Votre tâche:
Réécrivez sous forme de liste le paragraphe de l'extrait sur la Terre d'Israël qui commence par « Après l'exil de Babylone », en conservant ses faits principaux.

Extrait du texte:
Un lien spirituel et historique est entretenu avec la Terre d’Israël (Eretz Israël). Dès le premier commentaire de Rachi sur la Torah, la question du rapport entre le peuple juif et cette terre est posée. Dieu promet la Terre de Canaan (future Terre d’Israël) aux descendants d’Abraham. Cette promesse fonde le lien indissoluble entre le peuple juif et cette terre. Mais cette promesse interroge : les Juifs sont-ils destinés à un territoire ou à une promesse ? Sont-ils voués à la sédentarité ou au nomadisme ? Cette dualité est inscrite dans l’histoire biblique, notamment avec le fameux Lekh Lékha du chapitre 12 de la Genèse (« Pars pour toi de ta terre de ton lieu de naissance de la maison de ton père vers une terre que je t’indiquerai ») où Abraham est appelé à partir vers une terre inconnue. Ce paradoxe se retrouve dans l’attitude d’Abraham lui-même lorsqu’il achète le lieu de sépulture de Sarah et se définit comme « étranger et résident sur cette terre » (Gen. XXIII, 4). Jérusalem, avec le Mont du Temple, est le cœur spirituel du judaïsme. C’est là que se dressait le Temple et c’est vers ce lieu de culte central que convergent toutes les prières. Le lien à cette terre se manifeste jusque dans le désir d’être enterré en Israël ou d’avoir un peu de sa terre dans sa tombe. Les lois agricoles, les prières pour la pluie ou la rosée, et le cycle des fêtes rythment la vie juive en fonction de cette terre où coulent le lait et le miel. La Terre d’Israël est le théâtre des récits bibliques, de l’exode d’Egypte à l’établissement du royaume d’Israël, et les exils successifs n’ont cessé d’entretenir l’aspiration au retour, symbolisée par la formule de Pessah : « L’an prochain à Jérusalem ».

Après l’exil de Babylone (VIè s. av. J.C.), tous les Juifs ne sont pas revenus en Terre sainte, et c’est le Talmud de Babylone qui a fini par dominer. La destruction du second Temple (68 ap. J.C.) entraîne la dispersion des Juifs à travers le monde, et Rabbi Yohanan ben Zakaï échange la Terre contre la Torah à Yavné. Pourtant, bien avant cela, une diaspora existait déjà avec les tribus de Gad, Réouven et la moitié de Menaché (Nombre 32), suggérant une sacralité qui ne repose pas uniquement sur la terre, mais aussi sur le peuple lui-même. Les communautés juives en diaspora ont su préserver leur identité religieuse et culturelle en développant des communautés structurées tout en s’adaptant aux contextes locaux, avec une logique absolue. Cette dispersion a permis au monde de partager le génie du judaïsme. Comme le rappelle le Talmud Kétouvot (111a), « Lo taalou kakhoma » : les idées surpassent les frontières. En Égypte, les Hébreux sont restés juifs en conservant leur langue – ce que l’on peut comprendre en France, où une langue commune unit la communauté francophone dans le monde. Le territoire devient alors celui de la langue, au moins pour la prière. Enfin, malgré cette intégration, la nostalgie de Sion demeure intacte. La prière pour le retour à Sion et la reconstruction de Jérusalem traverse les siècles, au point que Napoléon lui-même avait envisagé de rétablir un royaume juif à Jérusalem.

Données fournies:
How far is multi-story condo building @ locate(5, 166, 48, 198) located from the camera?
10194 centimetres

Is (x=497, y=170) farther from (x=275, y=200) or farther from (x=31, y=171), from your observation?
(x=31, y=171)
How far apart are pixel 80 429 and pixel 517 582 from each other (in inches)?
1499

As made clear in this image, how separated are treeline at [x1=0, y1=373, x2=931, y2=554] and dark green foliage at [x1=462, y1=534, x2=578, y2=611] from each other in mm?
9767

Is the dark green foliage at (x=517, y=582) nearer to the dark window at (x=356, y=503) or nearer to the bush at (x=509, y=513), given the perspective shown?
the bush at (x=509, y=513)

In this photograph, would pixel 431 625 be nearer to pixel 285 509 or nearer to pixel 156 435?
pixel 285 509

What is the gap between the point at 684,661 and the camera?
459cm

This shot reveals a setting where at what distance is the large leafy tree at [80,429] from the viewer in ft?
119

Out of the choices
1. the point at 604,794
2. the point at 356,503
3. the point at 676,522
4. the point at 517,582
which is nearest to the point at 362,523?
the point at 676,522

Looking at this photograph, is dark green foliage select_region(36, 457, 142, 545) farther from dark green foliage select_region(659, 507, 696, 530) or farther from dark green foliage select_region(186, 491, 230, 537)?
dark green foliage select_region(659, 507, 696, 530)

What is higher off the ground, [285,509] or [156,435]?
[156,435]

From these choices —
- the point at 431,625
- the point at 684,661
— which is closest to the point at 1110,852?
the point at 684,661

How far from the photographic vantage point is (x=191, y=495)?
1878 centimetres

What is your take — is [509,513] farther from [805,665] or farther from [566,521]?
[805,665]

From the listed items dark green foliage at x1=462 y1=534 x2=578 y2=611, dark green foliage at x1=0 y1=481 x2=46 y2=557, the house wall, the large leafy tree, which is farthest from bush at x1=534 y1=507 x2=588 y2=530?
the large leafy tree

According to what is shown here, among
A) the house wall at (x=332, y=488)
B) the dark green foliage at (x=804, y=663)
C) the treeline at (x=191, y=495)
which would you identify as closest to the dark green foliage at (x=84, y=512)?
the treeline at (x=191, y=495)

Résultat final:
- Après l'exil de Babylone (VIè s. av. J.C.), tous les Juifs ne sont pas revenus en Terre sainte, et le Talmud de Babylone a fini par dominer.
- La destruction du second Temple (68 ap. J.C.) entraîne la dispersion des Juifs à travers le monde. À Yavné, Rabbi Yohanan ben Zakaï échange la Terre contre la Torah.
- Une diaspora existait déjà bien avant, avec les tribus de Gad, Réouven et la moitié de Menaché (Nombre 32). Cela suggère une sacralité qui repose aussi sur le peuple, et pas uniquement sur la terre.
- Les communautés de la diaspora ont préservé leur identité religieuse et culturelle en se structurant tout en s'adaptant aux contextes locaux.
- Cette dispersion a permis au monde de partager le génie du judaïsme. Selon le Talmud Kétouvot (111a), « Lo taalou kakhoma » : les idées surpassent les frontières.
- En Égypte, les Hébreux sont restés juifs en conservant leur langue, ce que l'on peut comprendre en France. Le territoire devient alors celui de la langue, au moins pour la prière.
- La nostalgie de Sion demeure intacte. La prière pour le retour à Sion et la reconstruction de Jérusalem traverse les siècles, et Napoléon avait envisagé de rétablir un royaume juif à Jérusalem.